2012-07-31 Thread Stan Vass
I'd like to point out some puzzling behaviors in Traits as they exist in the 
production releases of PHP 5.4.


1. Name collisions between a trait method and a class method using the trait go 
unreported, the class silently shadowing the trait method:


trait T {
function foo() { $this-bar; }
function bar() { echo 'trait'; }
}

class C {
use T;
function bar() { echo 'class'; }
}

$c = new C;
$c-foo(); // class

Proposed behavior: Fatal error on collision, unless the method is imported with 
a unique name using the { ... as ... } syntax.


2. Using as syntax when importing a trait does NOT rename a method, but 
creates an alias CLONE, the original method still callable.


trait T {
function bar() { echo 'trait'; }
}

class C {
use T { bar as foo; }
}

$c = new C;
$c-bar(); // trait

Proposed behavior: the original name should be only accessible within the trait 
and its methods, not from the class methods or by calling the class instance's 
methods from outside.


3. Properties silently collide in traits and classes.


trait T1 {
private $foo;

trait T2 {
private $foo;
}

class C { use T1, T2; } // No error.

Proposed behavior: An error is produced only when the properties differ in 
visibility or a default value, which is clearly insufficient to determine 
they're used for the same purpose, and hold the same data. Instead they should 
use the same logic as method conflicts: fatal error on name collision. 
Alternatively, each trait property whould be accessible within the trait that 
defines it, not from other traits used in the same class, or the class itself.
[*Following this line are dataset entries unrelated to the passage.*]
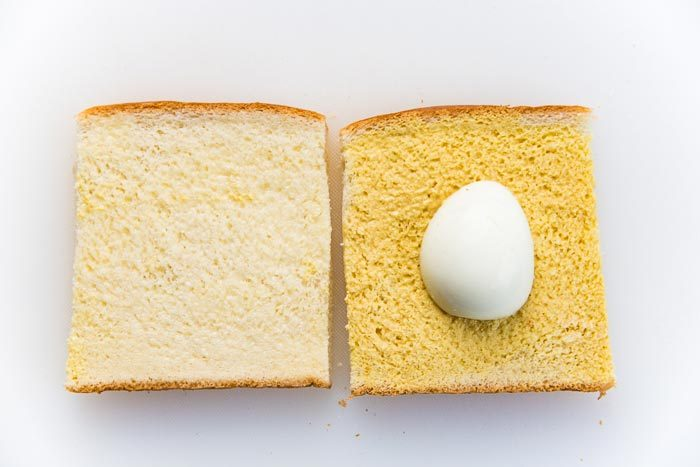 A half boiled egg placed on a sandwich bread slice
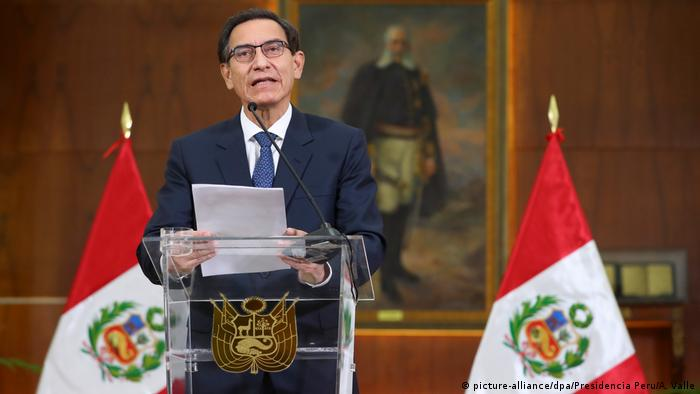 Martín Vizcarra, presidente do Peru, fala em púlpito entre duas bandeiras peruanas
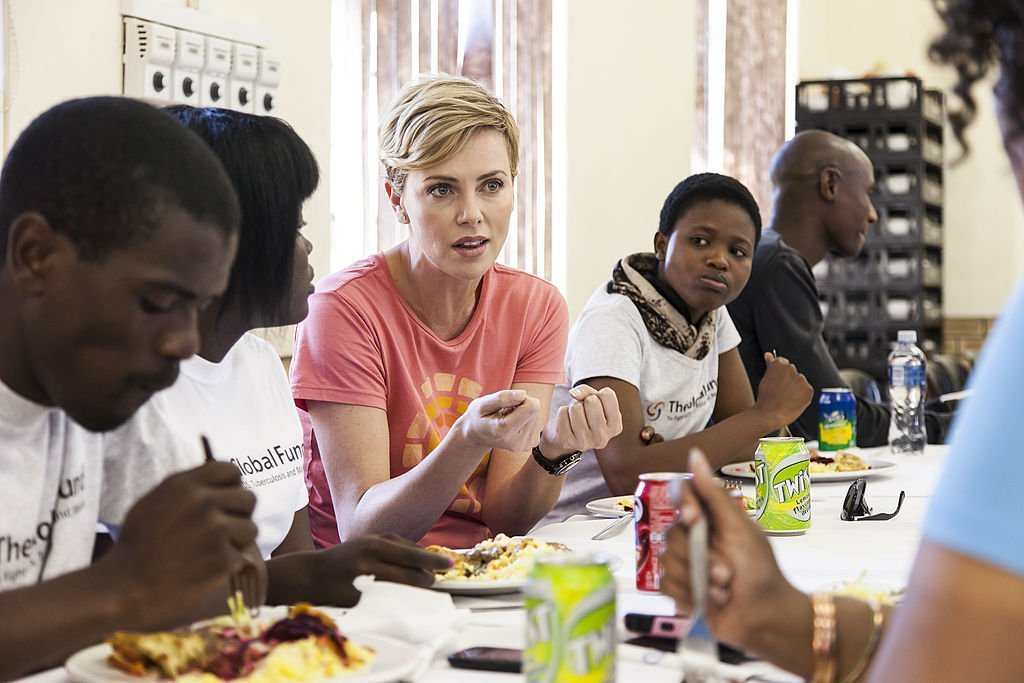 Charlize Theron visiting a Youth Ambassador Project funded by the Global Fund to Fight Aids in August 2013. | Photo: Getty Images
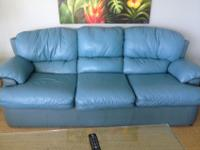 Teal leather/pleather sofa $350, lounge chair $250,
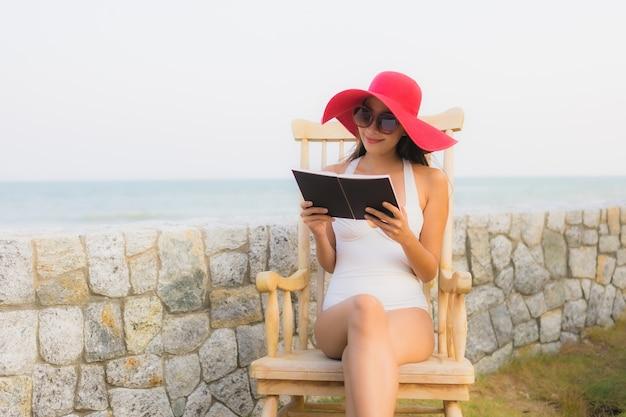 Retrato, jovem, mulher asiática, ler livro, ao redor, praia, mar, oceano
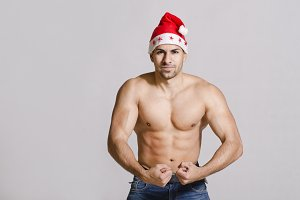 Fitness man with red Santa hat
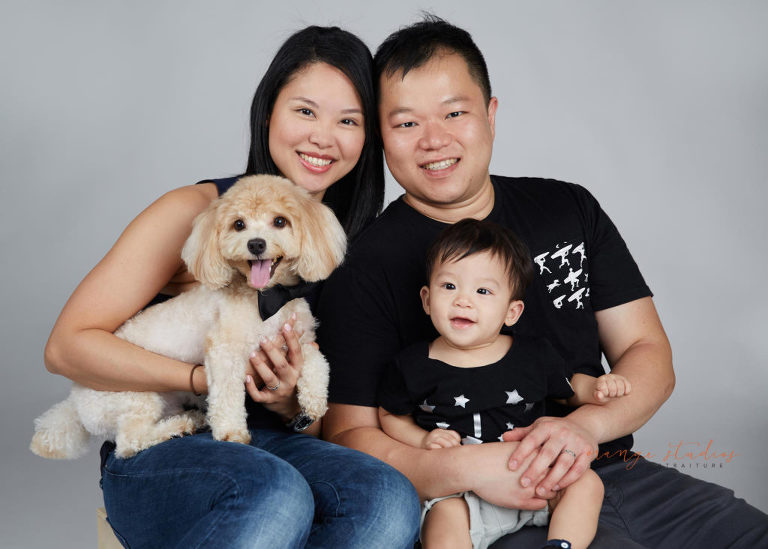 Family Portrait With One Year Old Baby Boy And Pet Dog In Singapore Studio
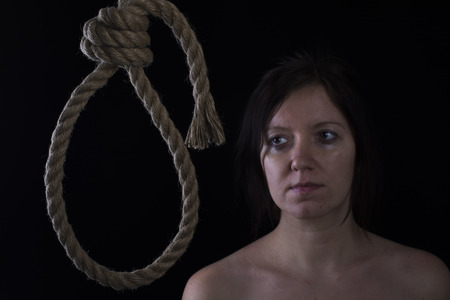 gallows: A young caucasian woman hanging suicide.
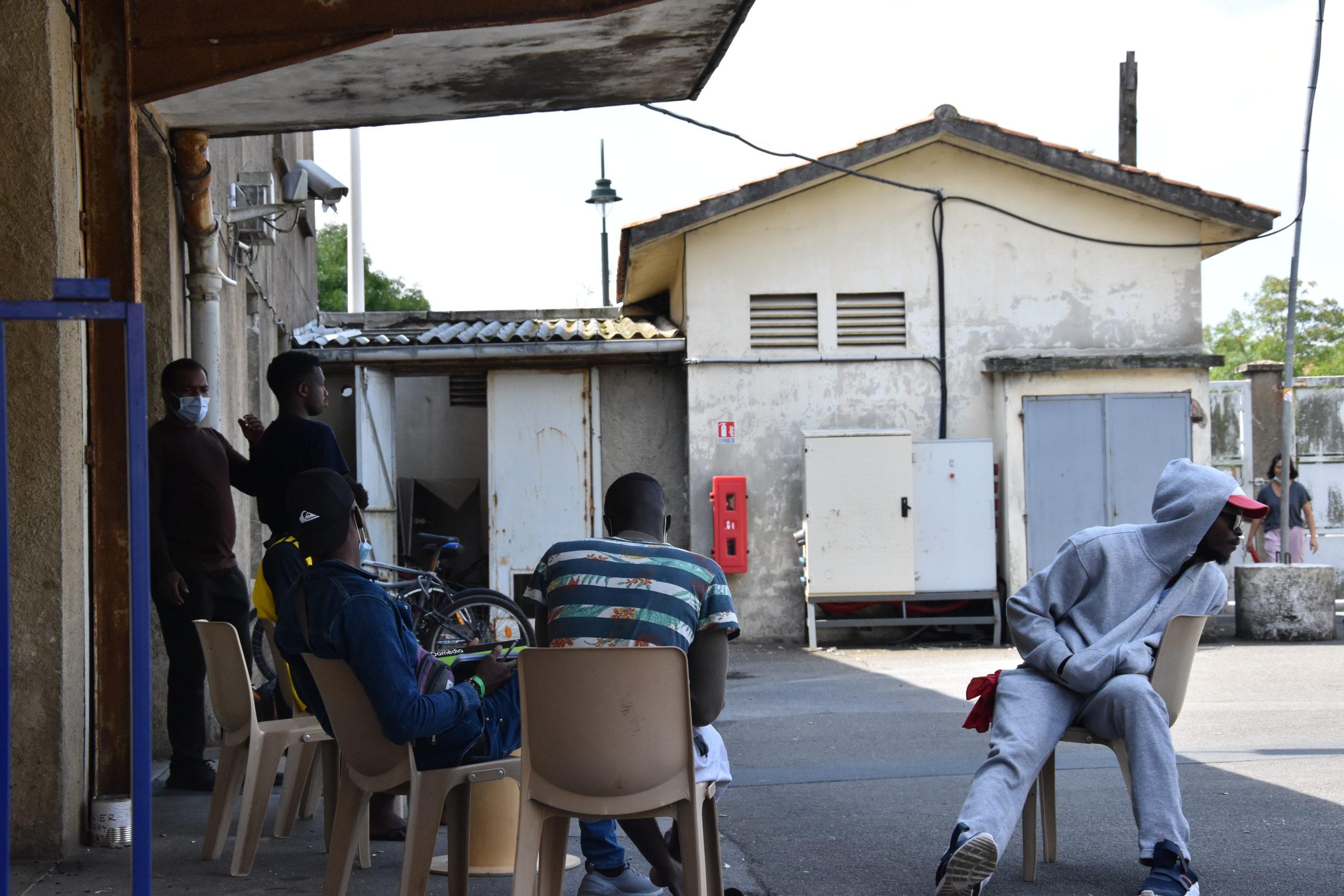Dans la cour du centre d'accueil, les migrants jouent au foot et discutent.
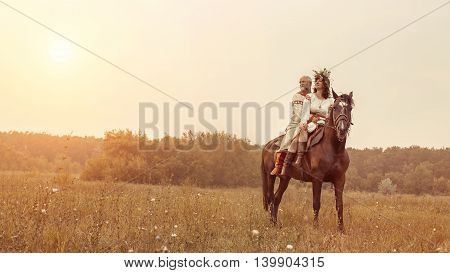 Mature Man And Woman In Ethnic Clothes Are Riding A Horse On The Rural Summer Background.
4. The documentation says static propeties can't be defined by traits. Yet they 
can.


I don't know what's the bug here: a doc bug, or a code bug. For consistency, 
static properties should work, if instance properties work. Nothing is gained 
supporting it half-way.

Not many use 5.4 yet, so the sooner all this is clarified, the better, before 
it becomes completely unfixable due to BC. Feedback?